Gene, from what you’ve described, that was called “tackling.” It began to disappear from football 35-40 years ago when the NFL discovered that too many of its players were being tackled, only to stay in the game and be tackled again.

* Quiz time: Which of these is not a Bowl game.

a) Meineke Car Care Bowl.

b) Beef ‘O’ Brady’s St. Petersburg Bowl.

c) MAACO Las Vegas Bowl.

d) Little Caesars Bowl.

e) Tidy Bowl.

Answer: e, but its time has come!

* “It’s all about the fans,” Roger Goodell must’ve chuckled to himself when the NFL approved Dec. 26’s Vikings-Eagles moving from 1 p.m. to 8:20 p.m. for NBC money.

* New York gets the A-Teams today: Joe Buck and Troy Aikman on Fox’s Eagles-Giants, then Jim Nantz and Phil Simms on CBS’ Jets-Steelers.

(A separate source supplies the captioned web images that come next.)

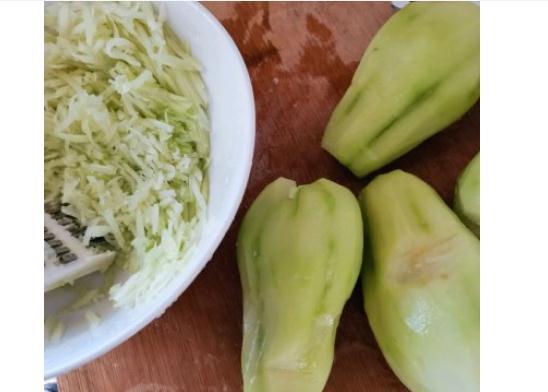 佛手瓜可以做餃子餡嗎？佛手瓜可以腌制成咸菜嗎？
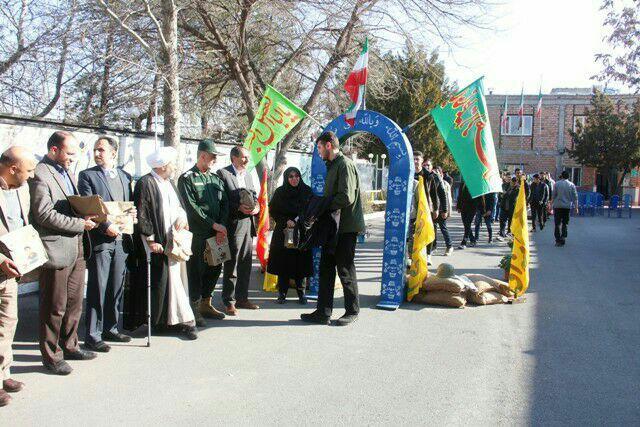 اعزام دانشجویان پسر دانشکده علوم پزشکی خوی به مناطق جنگی جنوب کشور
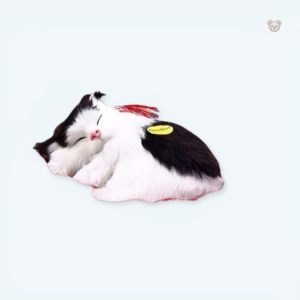 Peluche chat tigré gris doux pour le sommeil cocooning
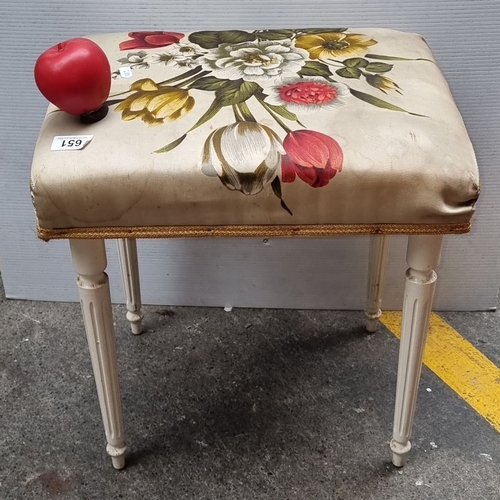 651 - Floral upholstered stool, from the mid-20th century. Approximately 18 in height, 12 in width, 16 in ... 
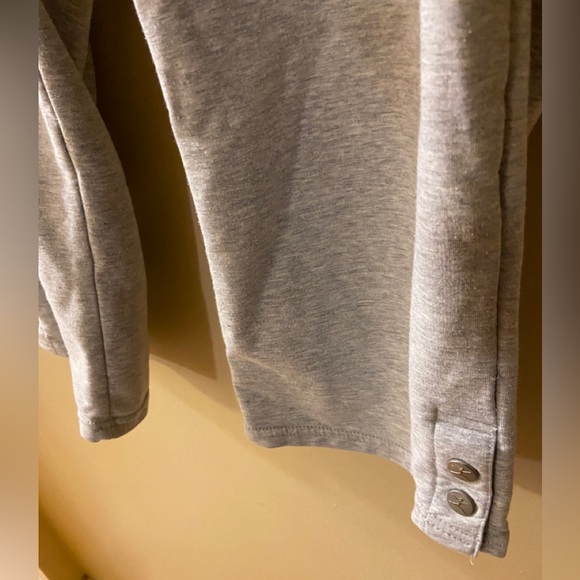 Danskin grey capri sweatpants - Picture 3 of 11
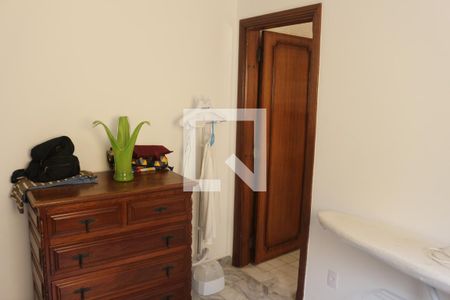 Casa à venda com 400m², 4 quartos e 4 vagasQuarto de Serviço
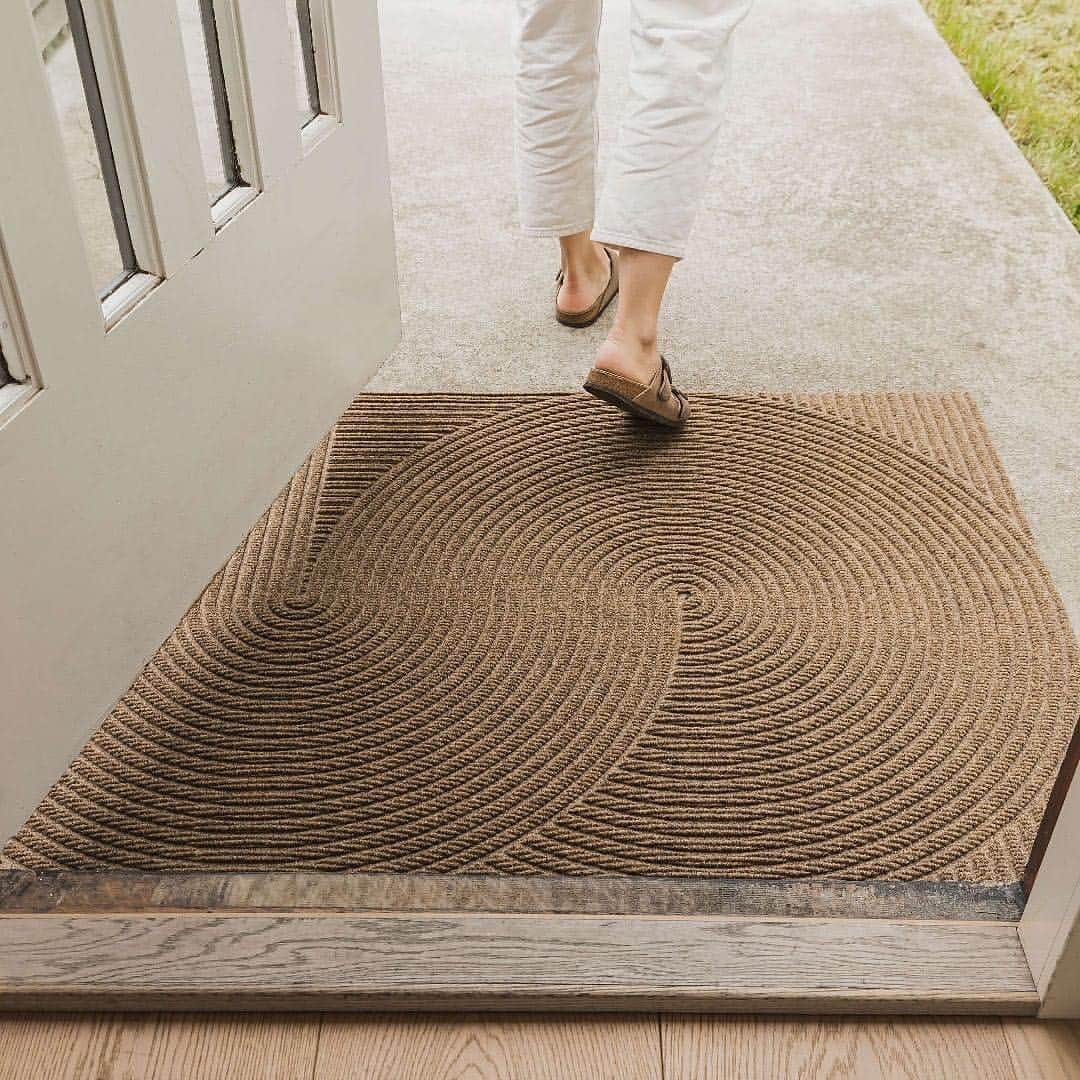 Design Milkさんのインスタグラム写真 - (Design MilkInstagram)「If you need more #moderndesign in your life, head over to @designmilkeveryday where we’re loving this @heymat.no x @kristinefivemelvaer #doormat that’s inspired by Japanese Zen-gardens + designed to create peace and presence as you pass the doorstep. \\\ Photo by @sofiebrovold, Styling by @liveberg」8月15日 11時57分 - designmilk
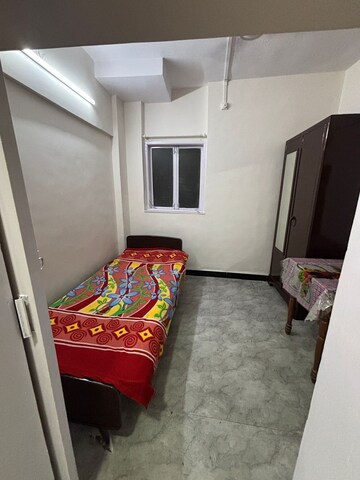 Bedroom in 1.5 BHK Apartment at Bandra West – for Rent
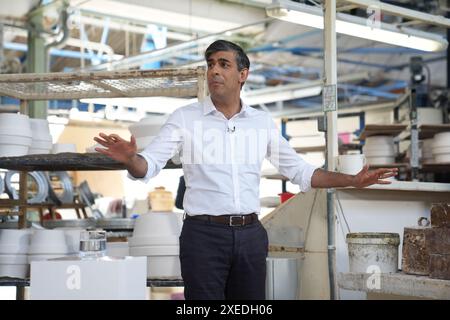 RITRASMETTERE LA DIDASCALIA CORRETTA AL primo ministro del SUNAK Rishi Sunak che ha parlato con lo staff durante la sua visita alla Denby Pottery Factory, Ripley, mentre era sulla pista della campagna elettorale generale. Data foto: Giovedì 27 giugno 2024. Foto Stock
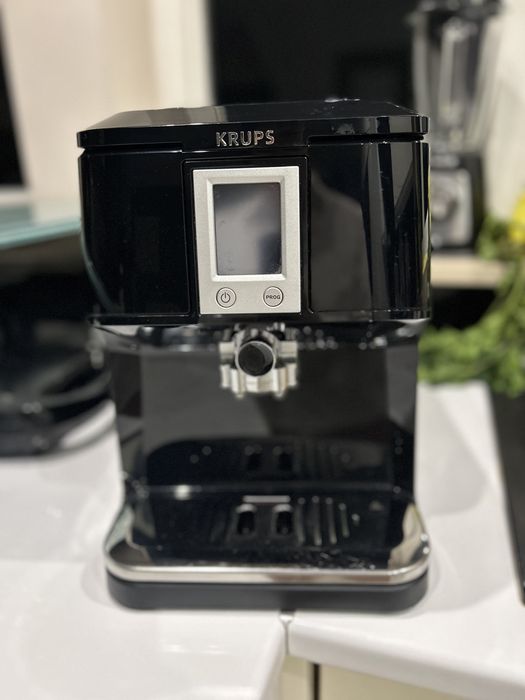 Ekspres KRUPS EA850B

* Mamas & Papas: Local radio and TV sportscaster CJ Papa is to be married today in Manhattan. The victim is Dr. Anne Marie Ferrara.

* Top to bottom, left to right, ticket office to the sideline, there is something sleazy about Woody Johnson’s Jets, something that makes rooting for them difficult, a compromise, something that reminds one of a boiler-room operation with a chop shop in back.

* Joe Benigno’s knee-jerk, simplistic take on matters — Friday he went on a hateful, childish rant against NFL officials — would be easier to suffer if he were speaking into a Fisher-Price microphone.